Phew... that's just off the top of my head, from memory. Good luck, I hope you find something you love and that's within budget!
- RealtoratheartLv 610 years ago
Let's look at this logically. How much are you comfortable with paying each month. Target that payment, and don't let any loan officer tell you that it's ok to spend more. Now, talk with several lenders in your area. Each is a separate company and may have different policies and programs. Choose the program that best fits your financial goals. After you are pre qualified with a lender, then begin looking for a Realtor you can trust, and has many years of experience. Begin your search with reading up on short sales and foreclosures so you understand what each of them are and how they work. There may not be too many normal properties for sale now. I will tell you that a short sale requires many more approvals than just the homeowner and can take quite some time to work out.
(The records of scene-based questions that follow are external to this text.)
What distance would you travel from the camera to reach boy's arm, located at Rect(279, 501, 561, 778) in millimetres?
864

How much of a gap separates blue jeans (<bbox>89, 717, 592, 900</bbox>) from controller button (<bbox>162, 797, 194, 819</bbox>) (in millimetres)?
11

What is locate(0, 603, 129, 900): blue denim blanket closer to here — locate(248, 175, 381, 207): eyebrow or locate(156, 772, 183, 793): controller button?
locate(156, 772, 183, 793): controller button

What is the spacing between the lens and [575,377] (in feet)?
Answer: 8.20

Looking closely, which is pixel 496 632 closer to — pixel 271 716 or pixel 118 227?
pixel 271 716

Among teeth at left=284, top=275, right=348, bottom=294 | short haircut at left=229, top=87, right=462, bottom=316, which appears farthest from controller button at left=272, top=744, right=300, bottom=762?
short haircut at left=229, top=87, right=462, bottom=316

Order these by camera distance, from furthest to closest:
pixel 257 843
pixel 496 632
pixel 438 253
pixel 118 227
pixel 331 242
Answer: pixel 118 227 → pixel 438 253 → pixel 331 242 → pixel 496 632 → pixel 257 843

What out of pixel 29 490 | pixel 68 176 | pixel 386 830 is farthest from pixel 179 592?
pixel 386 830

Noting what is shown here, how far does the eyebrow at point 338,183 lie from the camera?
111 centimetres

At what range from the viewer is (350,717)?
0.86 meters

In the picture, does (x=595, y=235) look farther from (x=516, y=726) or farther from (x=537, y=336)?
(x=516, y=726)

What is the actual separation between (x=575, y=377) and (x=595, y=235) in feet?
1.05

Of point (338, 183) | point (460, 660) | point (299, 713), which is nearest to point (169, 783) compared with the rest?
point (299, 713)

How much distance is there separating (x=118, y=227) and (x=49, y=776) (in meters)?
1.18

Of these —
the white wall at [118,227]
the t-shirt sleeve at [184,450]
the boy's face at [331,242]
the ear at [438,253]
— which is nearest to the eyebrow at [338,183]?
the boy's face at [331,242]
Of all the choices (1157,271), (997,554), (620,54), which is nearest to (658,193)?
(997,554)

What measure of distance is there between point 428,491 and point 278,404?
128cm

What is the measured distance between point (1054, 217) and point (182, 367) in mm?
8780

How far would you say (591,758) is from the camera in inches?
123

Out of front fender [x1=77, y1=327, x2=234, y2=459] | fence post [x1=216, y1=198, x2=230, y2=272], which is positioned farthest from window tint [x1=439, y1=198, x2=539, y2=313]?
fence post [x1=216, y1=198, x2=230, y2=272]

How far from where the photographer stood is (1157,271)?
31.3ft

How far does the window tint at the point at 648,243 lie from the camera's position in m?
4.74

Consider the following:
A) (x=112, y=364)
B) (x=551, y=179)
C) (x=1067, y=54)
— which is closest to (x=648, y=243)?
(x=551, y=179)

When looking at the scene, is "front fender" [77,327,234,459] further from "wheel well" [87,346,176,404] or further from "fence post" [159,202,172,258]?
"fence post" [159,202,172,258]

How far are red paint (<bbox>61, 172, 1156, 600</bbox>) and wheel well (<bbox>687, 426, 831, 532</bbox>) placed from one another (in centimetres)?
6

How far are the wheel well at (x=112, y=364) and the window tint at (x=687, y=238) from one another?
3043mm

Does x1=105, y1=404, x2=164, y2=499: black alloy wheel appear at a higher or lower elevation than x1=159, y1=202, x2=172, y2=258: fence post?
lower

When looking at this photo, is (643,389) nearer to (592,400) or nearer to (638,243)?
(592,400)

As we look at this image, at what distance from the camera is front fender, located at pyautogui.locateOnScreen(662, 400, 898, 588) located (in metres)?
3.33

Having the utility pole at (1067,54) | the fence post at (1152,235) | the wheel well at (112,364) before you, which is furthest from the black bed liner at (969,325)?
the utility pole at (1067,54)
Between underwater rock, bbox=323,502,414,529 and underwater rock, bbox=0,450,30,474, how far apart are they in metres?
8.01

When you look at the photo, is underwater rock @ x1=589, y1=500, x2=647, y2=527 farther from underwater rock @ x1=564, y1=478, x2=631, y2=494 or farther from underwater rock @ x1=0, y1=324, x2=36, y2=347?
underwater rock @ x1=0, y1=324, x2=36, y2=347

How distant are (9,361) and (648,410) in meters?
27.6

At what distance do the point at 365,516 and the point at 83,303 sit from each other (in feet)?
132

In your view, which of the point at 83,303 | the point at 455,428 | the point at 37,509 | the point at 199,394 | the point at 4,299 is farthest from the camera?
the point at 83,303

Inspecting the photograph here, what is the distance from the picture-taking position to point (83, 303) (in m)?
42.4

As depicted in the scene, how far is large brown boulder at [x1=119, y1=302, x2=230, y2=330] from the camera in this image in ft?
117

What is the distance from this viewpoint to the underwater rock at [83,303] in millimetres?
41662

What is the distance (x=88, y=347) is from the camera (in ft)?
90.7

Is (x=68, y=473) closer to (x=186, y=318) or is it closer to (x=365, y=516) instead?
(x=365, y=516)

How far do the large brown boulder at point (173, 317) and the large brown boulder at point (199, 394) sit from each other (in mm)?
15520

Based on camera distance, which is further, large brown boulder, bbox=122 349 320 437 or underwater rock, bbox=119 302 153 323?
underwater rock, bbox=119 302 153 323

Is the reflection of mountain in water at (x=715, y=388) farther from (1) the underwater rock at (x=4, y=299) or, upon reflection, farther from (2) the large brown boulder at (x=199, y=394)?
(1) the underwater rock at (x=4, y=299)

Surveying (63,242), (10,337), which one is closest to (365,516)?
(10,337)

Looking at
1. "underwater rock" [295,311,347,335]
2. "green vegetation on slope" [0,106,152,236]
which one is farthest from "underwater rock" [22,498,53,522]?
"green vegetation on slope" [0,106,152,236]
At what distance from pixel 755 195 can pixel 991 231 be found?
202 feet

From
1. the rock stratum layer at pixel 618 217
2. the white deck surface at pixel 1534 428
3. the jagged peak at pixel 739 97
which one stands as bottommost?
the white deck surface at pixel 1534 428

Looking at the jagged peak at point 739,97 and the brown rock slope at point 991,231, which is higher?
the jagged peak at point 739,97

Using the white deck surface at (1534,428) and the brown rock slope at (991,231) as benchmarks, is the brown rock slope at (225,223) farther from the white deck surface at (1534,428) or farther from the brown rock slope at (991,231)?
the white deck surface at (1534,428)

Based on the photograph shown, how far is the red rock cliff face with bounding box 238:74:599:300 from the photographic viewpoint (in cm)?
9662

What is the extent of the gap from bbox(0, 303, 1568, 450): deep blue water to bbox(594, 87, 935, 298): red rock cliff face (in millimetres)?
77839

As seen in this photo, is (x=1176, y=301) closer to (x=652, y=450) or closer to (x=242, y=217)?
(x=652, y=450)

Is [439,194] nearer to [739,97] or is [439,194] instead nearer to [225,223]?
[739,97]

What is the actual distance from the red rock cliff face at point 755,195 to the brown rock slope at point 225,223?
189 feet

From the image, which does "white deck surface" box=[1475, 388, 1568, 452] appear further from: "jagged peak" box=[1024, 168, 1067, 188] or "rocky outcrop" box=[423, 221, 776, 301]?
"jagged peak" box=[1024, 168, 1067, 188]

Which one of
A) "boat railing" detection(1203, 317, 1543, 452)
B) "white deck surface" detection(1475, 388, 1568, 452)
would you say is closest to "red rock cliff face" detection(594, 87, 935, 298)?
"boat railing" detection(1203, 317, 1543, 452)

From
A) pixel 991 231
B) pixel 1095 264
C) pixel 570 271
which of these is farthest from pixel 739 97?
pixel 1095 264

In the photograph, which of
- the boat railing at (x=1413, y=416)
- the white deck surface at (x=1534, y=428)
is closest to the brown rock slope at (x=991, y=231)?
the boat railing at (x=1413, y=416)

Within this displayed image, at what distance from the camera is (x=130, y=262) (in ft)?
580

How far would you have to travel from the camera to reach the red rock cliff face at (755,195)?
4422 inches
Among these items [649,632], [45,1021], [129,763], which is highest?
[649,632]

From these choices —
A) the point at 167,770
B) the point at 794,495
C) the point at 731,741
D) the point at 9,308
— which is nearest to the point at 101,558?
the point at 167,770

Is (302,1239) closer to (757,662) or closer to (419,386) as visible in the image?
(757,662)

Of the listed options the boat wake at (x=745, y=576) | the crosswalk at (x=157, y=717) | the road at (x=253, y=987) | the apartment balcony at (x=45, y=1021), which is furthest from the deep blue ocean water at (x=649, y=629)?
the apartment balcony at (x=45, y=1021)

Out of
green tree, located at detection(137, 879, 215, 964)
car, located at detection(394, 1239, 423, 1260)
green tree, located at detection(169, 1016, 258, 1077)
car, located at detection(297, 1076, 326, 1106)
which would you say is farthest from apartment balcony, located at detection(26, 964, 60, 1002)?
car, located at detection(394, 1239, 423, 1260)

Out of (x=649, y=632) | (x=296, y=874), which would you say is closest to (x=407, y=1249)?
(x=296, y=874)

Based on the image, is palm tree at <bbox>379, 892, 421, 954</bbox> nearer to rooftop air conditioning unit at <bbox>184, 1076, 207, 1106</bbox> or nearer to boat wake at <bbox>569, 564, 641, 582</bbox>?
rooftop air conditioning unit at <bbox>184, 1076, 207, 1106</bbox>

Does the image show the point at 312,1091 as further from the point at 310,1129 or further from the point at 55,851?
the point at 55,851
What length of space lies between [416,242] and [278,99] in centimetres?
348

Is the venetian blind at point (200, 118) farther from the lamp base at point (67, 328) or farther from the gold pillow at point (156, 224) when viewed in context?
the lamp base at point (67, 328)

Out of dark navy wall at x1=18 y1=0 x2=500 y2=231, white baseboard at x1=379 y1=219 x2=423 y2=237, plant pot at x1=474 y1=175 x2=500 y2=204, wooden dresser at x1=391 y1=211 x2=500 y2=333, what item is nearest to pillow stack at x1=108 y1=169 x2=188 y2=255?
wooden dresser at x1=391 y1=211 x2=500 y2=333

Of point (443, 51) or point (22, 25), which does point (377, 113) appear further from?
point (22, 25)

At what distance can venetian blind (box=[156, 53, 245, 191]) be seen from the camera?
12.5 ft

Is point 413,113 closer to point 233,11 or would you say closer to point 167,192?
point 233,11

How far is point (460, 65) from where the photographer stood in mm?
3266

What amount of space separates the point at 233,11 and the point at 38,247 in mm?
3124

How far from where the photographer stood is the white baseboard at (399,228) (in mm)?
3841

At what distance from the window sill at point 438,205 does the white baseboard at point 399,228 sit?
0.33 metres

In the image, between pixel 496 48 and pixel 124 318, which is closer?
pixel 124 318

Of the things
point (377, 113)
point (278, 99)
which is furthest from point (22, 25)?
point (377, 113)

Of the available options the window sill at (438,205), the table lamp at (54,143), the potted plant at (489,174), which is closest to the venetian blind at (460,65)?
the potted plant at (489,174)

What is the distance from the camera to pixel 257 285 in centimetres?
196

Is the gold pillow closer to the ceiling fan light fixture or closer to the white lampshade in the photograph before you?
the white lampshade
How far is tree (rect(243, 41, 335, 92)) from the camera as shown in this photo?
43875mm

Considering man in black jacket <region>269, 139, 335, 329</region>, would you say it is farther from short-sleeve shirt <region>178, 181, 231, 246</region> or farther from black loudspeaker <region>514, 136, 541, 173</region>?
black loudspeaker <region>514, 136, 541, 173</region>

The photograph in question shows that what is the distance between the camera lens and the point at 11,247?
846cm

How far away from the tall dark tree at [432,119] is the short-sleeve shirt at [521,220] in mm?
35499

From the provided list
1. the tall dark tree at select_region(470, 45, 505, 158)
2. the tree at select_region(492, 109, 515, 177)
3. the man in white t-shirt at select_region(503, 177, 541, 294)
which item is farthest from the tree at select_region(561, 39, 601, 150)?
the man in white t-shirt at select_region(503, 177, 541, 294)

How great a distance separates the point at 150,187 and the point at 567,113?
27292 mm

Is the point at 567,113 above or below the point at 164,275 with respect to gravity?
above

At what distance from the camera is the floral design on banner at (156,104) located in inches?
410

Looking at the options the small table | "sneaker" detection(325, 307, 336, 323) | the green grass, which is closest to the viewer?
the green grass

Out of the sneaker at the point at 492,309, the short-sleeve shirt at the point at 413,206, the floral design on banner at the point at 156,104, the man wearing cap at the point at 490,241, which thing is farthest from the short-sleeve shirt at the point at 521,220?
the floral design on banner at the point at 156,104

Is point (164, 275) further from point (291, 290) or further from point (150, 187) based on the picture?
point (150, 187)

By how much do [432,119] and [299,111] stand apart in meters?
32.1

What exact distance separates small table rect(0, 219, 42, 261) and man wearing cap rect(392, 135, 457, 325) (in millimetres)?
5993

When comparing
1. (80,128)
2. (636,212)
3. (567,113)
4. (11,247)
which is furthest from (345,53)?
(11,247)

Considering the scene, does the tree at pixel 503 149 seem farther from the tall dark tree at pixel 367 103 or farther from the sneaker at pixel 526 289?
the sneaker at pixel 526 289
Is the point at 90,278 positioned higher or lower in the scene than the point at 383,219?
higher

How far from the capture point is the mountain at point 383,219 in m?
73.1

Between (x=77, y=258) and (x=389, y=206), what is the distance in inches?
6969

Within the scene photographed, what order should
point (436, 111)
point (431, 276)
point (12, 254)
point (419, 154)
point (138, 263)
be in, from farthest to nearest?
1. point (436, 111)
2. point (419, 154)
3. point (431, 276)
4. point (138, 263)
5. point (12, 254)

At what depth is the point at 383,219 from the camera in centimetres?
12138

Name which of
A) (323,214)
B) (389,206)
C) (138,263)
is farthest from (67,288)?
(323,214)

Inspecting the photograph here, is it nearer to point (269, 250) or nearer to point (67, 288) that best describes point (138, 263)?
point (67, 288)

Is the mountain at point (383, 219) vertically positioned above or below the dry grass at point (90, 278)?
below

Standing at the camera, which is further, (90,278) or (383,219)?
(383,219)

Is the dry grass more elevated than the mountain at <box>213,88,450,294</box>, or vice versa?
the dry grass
A foreclosure is a pretty simple deal, although most properties have issues of some kind and may need work. What to look for if buying a homeowner owned? Check for the items that require regular maintenance and cleaning, the furnace filter, the oven, read the seller disclosure carefully if you like the property.
The Realtor can help you with the transaction and paperwork.
Now you'll need some extra money. Generally $1,000 as earnest money down, then most loans will require at least 3.5% downpayment once your offer is accepted. Then you'll have inspection and appraisal costs. ($350-$475). I strongly urge you to buy Title insurance for you the buyer. It's required that you buy it for the lender. If the title company missed finding for example a lien on the property, if you didn't have title insurance, you would be responsible for paying that lien. With it, the title company would pay it. You'll need a cashiers check for closing, but all of those details will be explain as you go thru the process.
I know it sounds scary, but that is why you try to pick the best people to help you with this.
So begin right now, take out a note pad and draw a line horizontally down the middle. Top of one column write "MUST HAVES' and the second column "WOULD LIKE TO HAVE". and write down what your needs are according to those two columns. It will change as you go thru looking at homes, but this should be a big help to you and your Realtor in finding you the perfect home.
I do sincerely, wish you the best of luck and enjoy the ride!
- 10 years ago
To get answers to how much you should spend and how much of a loan you should talk to a loan rep at a bank or to a mortgage broker. They can let you know how much of a loan you can qualify for. I don't know where you live, but if they are in your area you should go to ziprealty.com. There you can search the local MLS online, use the tools to calculate monthly payments, and start an email conversation with a local real estate agent who can counsel you and answer all your real estate questions, and help you find your home.Source(s): Zip Realty client, seriously, they are great.
- louannLv 510 years ago
call several banks in your area and ask about getting pre-qualified. they will tell you what you can afford and how much you will need to put on the down payment,real estate agents are also a good source for information.my son just bought his first home and had to put down about 1500. in earnest money as well as paying a few debts and other expenses,he went to a real estate agent who guided him through the entire process.